Slant considered Busted Stuff a step back from the band's first three albums, but also a vast improvement over Everyday. While the magazine lamented the exclusion of "Sweet Up and Down" and "JTR", which they declared "the catchiest tunes from The Lillywhite Sessions", and found Matthews' vocals on the title track to be "less playful" than on the earlier version, they found that the album as a whole "stretches Matthews thematically and vocally far beyond anything" from the album's predecessor.
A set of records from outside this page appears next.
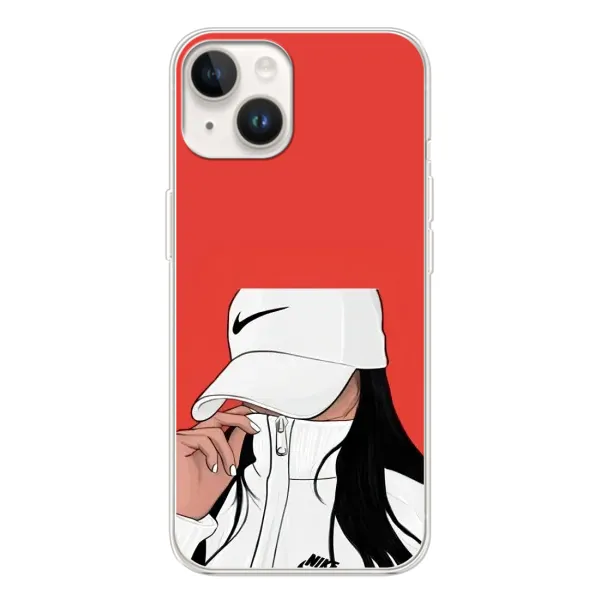 Чехол с рисунком «Девушка Nike» для TECNO Spark Go 1 Чехол с рисунком «Девушка Nike» для TECNO Spark Go 1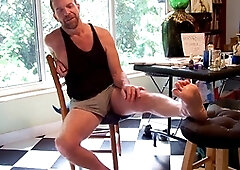 A big cock man, parent, gay bear daddy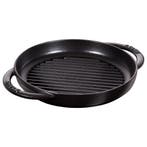GGM Gastro | STAUB | GRILL PANS - Pure Grill - Ø 230mm - |, Huis en Inrichting, Keuken | Potten en Pannen, Verzenden, Nieuw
The review compared "Grey Street" to "the ardent U2 of yesteryear", while considering the album overall to be "relatively demure" while "its themes are dark and its parables profound".

The nine songs originally from the sessions with Lillywhite appeared on Ryley Walker's cover of The Lillywhite Sessions in 2018.

Professional ratings
Aggregate scores
| Source | Rating |
| Metacritic | 78/100 |
Review scores
| Source | Rating |
| AllMusic | Star Half star |
| Blender | Star |
| E! | A− |
| Entertainment Weekly | A− |
| Los Angeles Times | Star Half star |
| Q | Star |
| Rolling Stone | Star |
| The Rolling Stone Album Guide | Star |
| Spin | 7/10 |
| USA Today | Star |

==Track listing==

Busted Stuff
| No. | Title | Length |
|---|---|---|
| 1. | "Busted Stuff" | 3:48 |
| 2. | "Grey Street" | 5:08 |
| 3. | "Where Are You Going" | 3:53 |
| 4. | "You Never Know" | 5:54 |
| 5. | "Captain" | 3:46 |
| 6. | "Raven" | 5:38 |
| 7. | "Grace Is Gone" | 4:38 |
| 8. | "Kit Kat Jam" | 3:35 |
| 9. | "Digging a Ditch" | 4:47 |
| 10. | "Big Eyed Fish" | 5:04 |
| 11. | "Bartender" | 8:32 |
| Total length: |  | 54:36 |

==Personnel==
Dave Matthews Band:
- Carter Beauford – drums
- Stefan Lessard – bass guitar, Dobro, piano, Hammond organ
- Dave Matthews – acoustic and electric guitars, lead vocals
- LeRoi Moore – saxophone, penny whistle, flute
- Boyd Tinsley – electric violin

Production personnel:
- Stephen Harris – producer
- John Alagía – mixing
- John Nelson – engineering
- Leff Lefferts, Enrique Müller – second engineers
- Jared Miller – assistant second engineer
- Ted Jensen – mastering
- Jonathan Adler – assistant editor (track 8)
- Henry Luniewski – drum technician
- Robert Montgomery – guitar technician
- Erik Porter – bass & violin technician
- David Saull – horn technician

Artwork:
- David J. Matthews – art direction, design
- Thane Kerner – art direction, design, digital collage portrait
- Danny Clinch – art direction, design, photography
- Catherine Dee – art direction, design
- Gary Ashley, Hannah Connors – photography assistance

==Charts and certifications==

=== Weekly charts ===

Weekly chart performance for Busted Stuff
| Chart (2002) | Peak position |
|---|---|
| Canadian Albums (Billboard) | 1 |
| US Billboard 200 | 1 |

=== Year-end charts ===

Year-end chart performance for Busted Stuff
| Chart (2002) | Position |
|---|---|
| Canadian Albums (Nielsen SoundScan) | 78 |
| Canadian Alternative Albums (Nielsen SoundScan) | 23 |
| US Billboard 200 | 37 |

===Certifications===

| Region | Certification | Certified units/sales |
| United States (RIAA) | 2× Platinum | 2,000,000^{^} |
^{^} Shipments figures based on certification alone.